WHAT NEEDS TO BE DONE
Resume the passage below on wealth and billionaires as unelected kings, continuing after its final sentence.
* Start QUOTED PASSAGE *
Designating wealth generation as our primary transactional function also leads to the all-too-familiar trend of institutional decay. A start-up, full of energy and imagination, creates new public behaviors through new ideas, efforts, and inventions. After a long journey, the founders are ready to move on. The only viable options today are going public or selling, opening up access to company shares and exponentially increasing personal wealth. The most common result of the rapid expansion of investors is that companies stop innovating and start financializing. Making public offerings the most direct path to group economic freedom ensures that the most successful pieces of our social puzzle worsen over time. Wealth cannot be the pinnacle of human pursuit; it is unworthy of the effort. A self-actualizing society must reshape human incentives. We should make it clear that the journey of systemic actualization is not attempting to take away any person’s ability to live comfortably and securely, nor is it an attempt to deny individuals the ability to create and distribute their innovations. It is not an effort to remove an individual’s ability to pursue excellence. Systemic actualization is embracing that our collective powers can only be enhanced as far as the systems governing our lives will allow.
We have reviewed wealth from the perspective of luxury and understand that all billionaires exist in a time experience far beyond needs and wants. Now we will explore how we can best visualize the concept while being far removed from it. The best way to think about billionaires is by comparing them to medieval kings. Kings inherited large land estates generating taxation revenues. On the king’s land, their language was law, binding the fate of everyone around them to their whims. Their legitimacy was spread through the narrative of the divine right of kings, the idea that the hereditary passing of the crown took the process of selecting a supreme leader out of human hands and left the decision to a god. Kings, therefore, had no responsibility to represent the will of the public, nobles, or any others. While the collective majority no longer believes in the divine right of kings, many happily defend the billionaire as if they were different. We cannot frame the billionaire only as a holder of extreme amounts of capital. Billionaires are individuals who have the legal rights to large productive networks within society. We can think of them as a small group of unelected kings, each with a high degree of control over a specific vertical of society. Present examples include owners of digital town squares, scientific agriculture, material distribution networks, weapons, and energy production. These unelected kings have the final say in decisions impacting societal verticals, including who may access them and when. Where kings of the past were limited to currencies of precious metals—and therefore finite in their generation and accumulation—the billionaire owns a limitless fiat currency that multiplies itself. Their ability to spend and leverage capital allows for the expansion of economic and political power limited only by their imagination. What was true for kings remains true for billionaires: extreme wealth concentration provides tremendous power to direct society undemocratically.
* End QUOTED PASSAGE *
* Start DATA EXCERPT *
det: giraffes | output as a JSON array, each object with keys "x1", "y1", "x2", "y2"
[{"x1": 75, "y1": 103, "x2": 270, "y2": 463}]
* End DATA EXCERPT *
RESULT OF THIS EXERCISE
The concept of kingship is rooted in a distant time experience. Compared to today, most peasants lived a brutish life of toilsome labor and no available social systems to better themselves. They were confined to work their lord’s land by legal bindings they had no say in crafting. Escape or resistance from these systems was often met with death. Similar to the present-day state, the power of kings primarily resided in their monopoly on legal violence, extreme wealth concentration, and hereditary ownership. Power structures were absolute and uncompromising.
The most significant risk to the stability of entrenched powers was the plotting of other wealthy nobility, as the speed of information was slow enough to prevent a large-scale peasant revolution. Changes in power were often due to extended military campaigns and only resulted in a new figurehead claiming divine privilege. When we consider the economic power of kings and billionaires, we must take into account that medieval wealth concentration would be comparably worse than today because so many living in poverty died young. Humanity has evolved somewhat as many countries presently provide suites of social safety nets. Today we dismiss the idea of monarchy as an effective form of government and realize that assigning absolute power through birth lottery has proven to be a disastrous choice for empires. Yet the billionaire still exists and has plenty of defenders within the peasant classes. We have traded one king for many, each who can dictate specific aspects of our lives.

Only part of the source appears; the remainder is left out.